CD8+CD28-CD127loCD39+Treg Expansion: a New Pathogenic Mechanism for HIV Infection?

HIV-associated immunodeficiency is related to loss of CD4+ T cells. This mechanism does not explain certain manifestations of HIV disease such as immunodeficiency events in patients with >500 CD4+ T cells/ml or occurrence of non-AIDS tumors. Hence, it is possible that other pathogenic mechanisms causing immunodeficiency may be at play during HIV infection. Little is known about the role of regulatory T CD4+ cells (Treg) in HIV immunodeficiency pathogenesis and studies on CD4+ Treg in HIV infected patients led to controversial results (1).
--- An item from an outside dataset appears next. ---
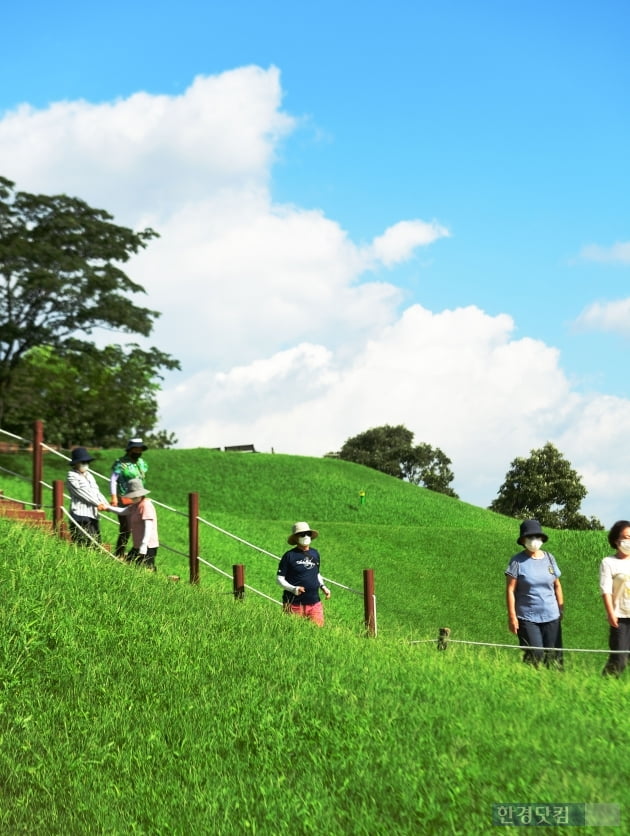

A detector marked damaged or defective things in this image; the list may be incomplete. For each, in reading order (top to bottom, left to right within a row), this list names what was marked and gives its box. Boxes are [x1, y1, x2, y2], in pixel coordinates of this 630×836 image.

rusty metal post [362, 572, 378, 636]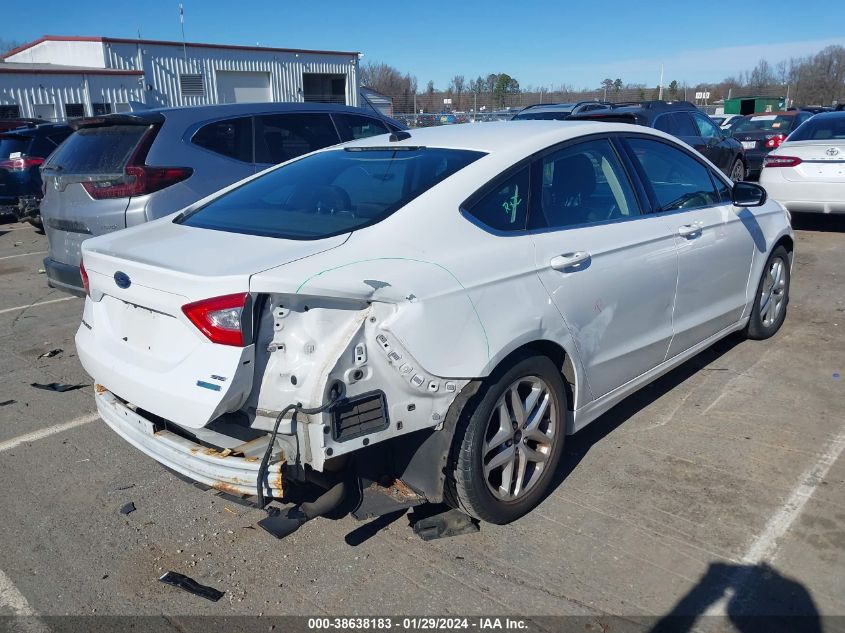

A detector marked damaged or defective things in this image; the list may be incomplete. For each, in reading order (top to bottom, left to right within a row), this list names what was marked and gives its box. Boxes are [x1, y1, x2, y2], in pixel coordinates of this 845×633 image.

crumpled bumper piece [94, 386, 282, 498]
damaged white sedan [76, 119, 796, 532]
Interestingly, similarities in composition and function of Treg subsets between tumors and HIV infection have been highlighted (2). The regulatory T cell compartment includes cells belonging to the CD8+ T cell lineage (3). Among the various CD8+ Treg subsets, a subgroup characterized by the CD8+CD28-CD127loCD39+ phenotype has been found to be highly concentrated within the tumor microenvironment (4). By polychromatic flow cytometry we show that HIVinfected patients have elevated circulating levels of functional CD8+CD28-CD127lowCD39+ T regulatory cells. These cells have antigen specificity against HIV proteins, suggesting their origin from HIV-specific T lymphocytes. Their frequency post ǀ anti-retroviral therapy (ART) correlates with HIV viremia, CD4+ T cell count and immune activation markers, suggesting their pathogenic involvement in AIDS- or non-AIDS related complications. Their increase after initiation of ART heralds a lack of virological or clinical response: hence their monitoring is clinically relevant.